Turning our attention to the hardwood, man oh man, this would be a dandy of a basketball conference. I could make the argument that this would be the top basketball league in the nation. You have Kansas as the powerhouse name, Baylor who just won the national title, West Virginia who is consistently a top 25 team, Iowa State and Oklahoma State who have both had some really good years, Texas Tech who played in the national title just two years ago - then you add Houston, Cincinnati, and BYU's success on top of that, yeah, that's a grown man's league. 

Although this is all good news for the Big 12, this doesn't mean that West Virginia won't still pursue ACC membership. If athletic director Shane Lyons believes the ACC gives them better stability long-term, they will give Jim Phillips a call and make their push. As fun as the new Big 12 would be, fans would much rather have the opportunity to join the ACC and restore those yearly rivalries with Pitt, Virginia Tech, Syracuse, and so on. Playing Cincinnati is cool and all but let's be honest, that's not much of a rivalry. Joining the ACC will also benefit the Mountaineers when it comes to traveling for road contests and even on the recruiting trail. Flat out, some kids just don't want to travel halfway across the country to play a conference game. Can you blame them? 

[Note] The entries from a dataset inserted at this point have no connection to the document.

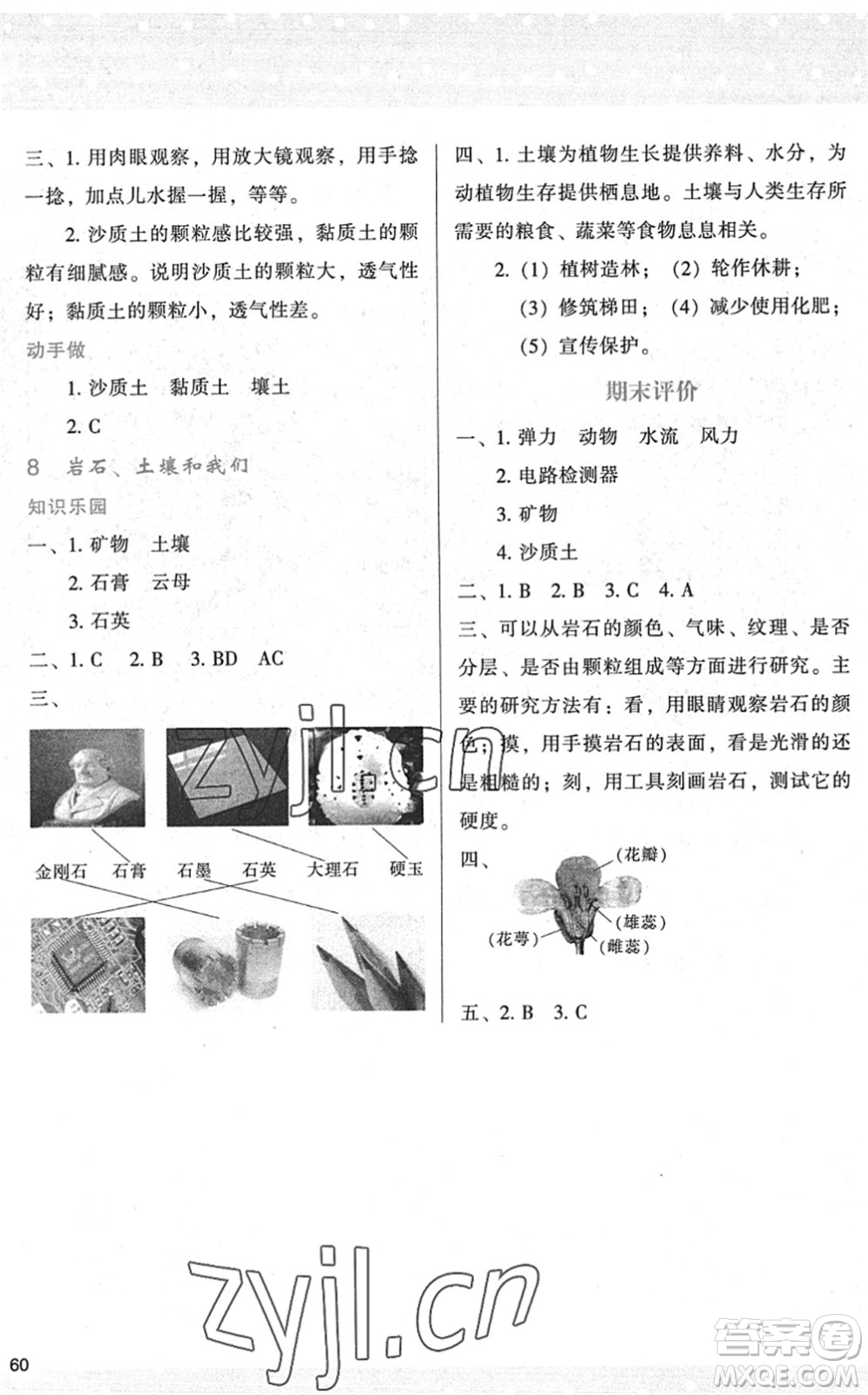 陜西人民教育出版社2022新課程學(xué)習(xí)與評價四年級科學(xué)下冊教育科學(xué)版答案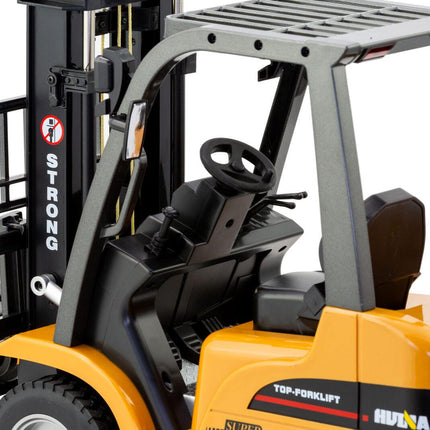 1:10 Scale 2.4G 8-Channel Metal Remote Control Forklift Construction Vehicle with Lifting Function & Sound.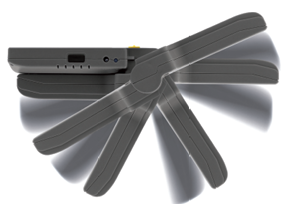 Side view of the Looky+ magnifier showing its adjustable folding handle in multiple positions for flexible use.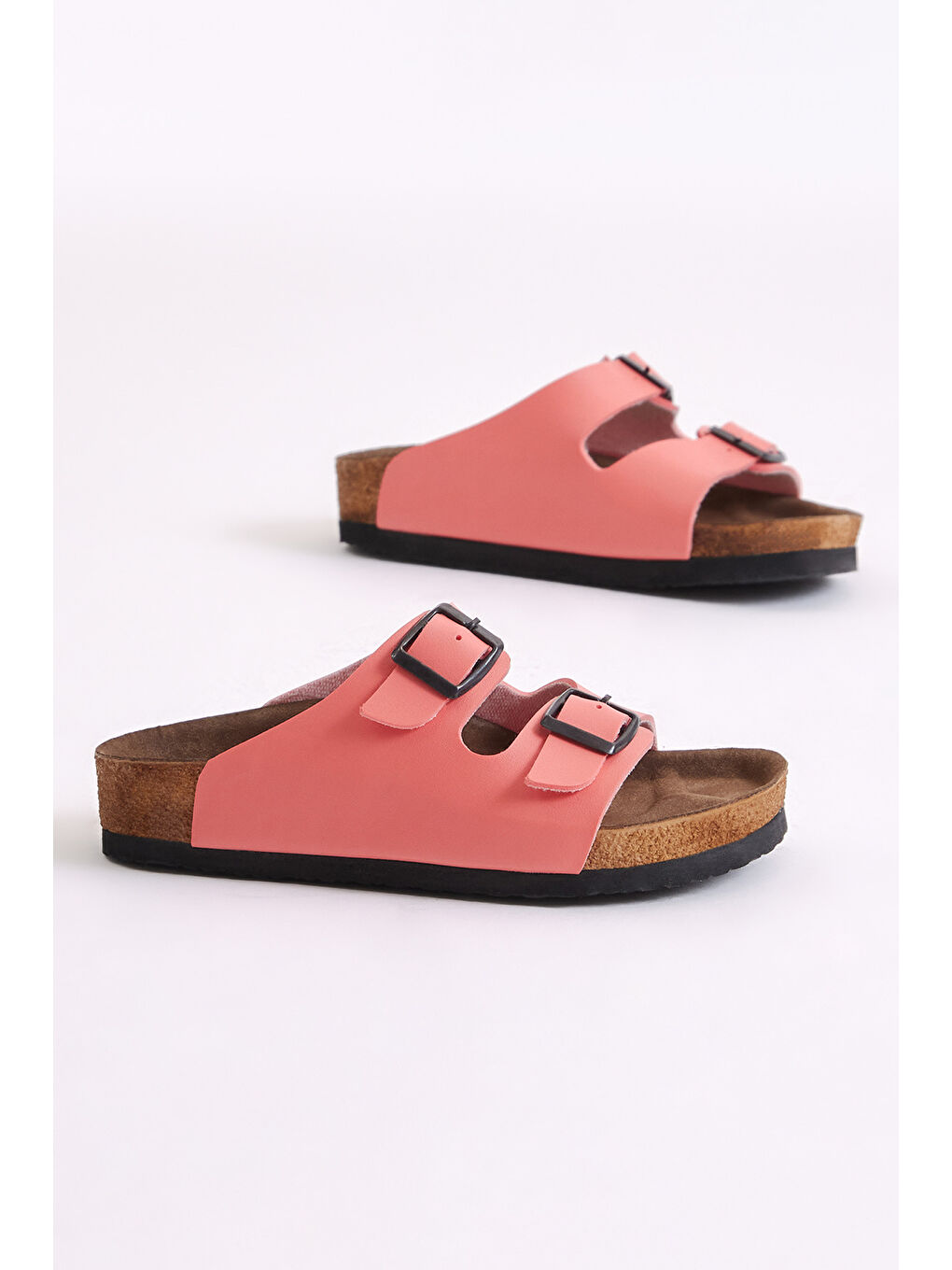 Kırmızı Çocuk Unisex Nar Çiçeği Rahat Kalıp Poli Taban Çift Tokalı Nubuk-2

Some would say sticking in the new Big 12 would give you an easier path to a conference championship. I don't necessarily buy that. In football, you have really one team to worry about - Clemson. After that, the ACC doesn't have many other threats. The Big 12 would have four to five schools that could win it in any given year and the long-distance traveling could catch up to WVU, as it normally does. 

If the ACC is interested in expanding, West Virginia needs to do everything it can to get in. If they try and the ACC just won't budge, then you're still in a very respectable Big 12 and remain in a good situation. A month ago, it felt like the Mountaineers had to get into the ACC. It may be the preferred choice of many but it's not the end of the world if they have to remain in the Big 12.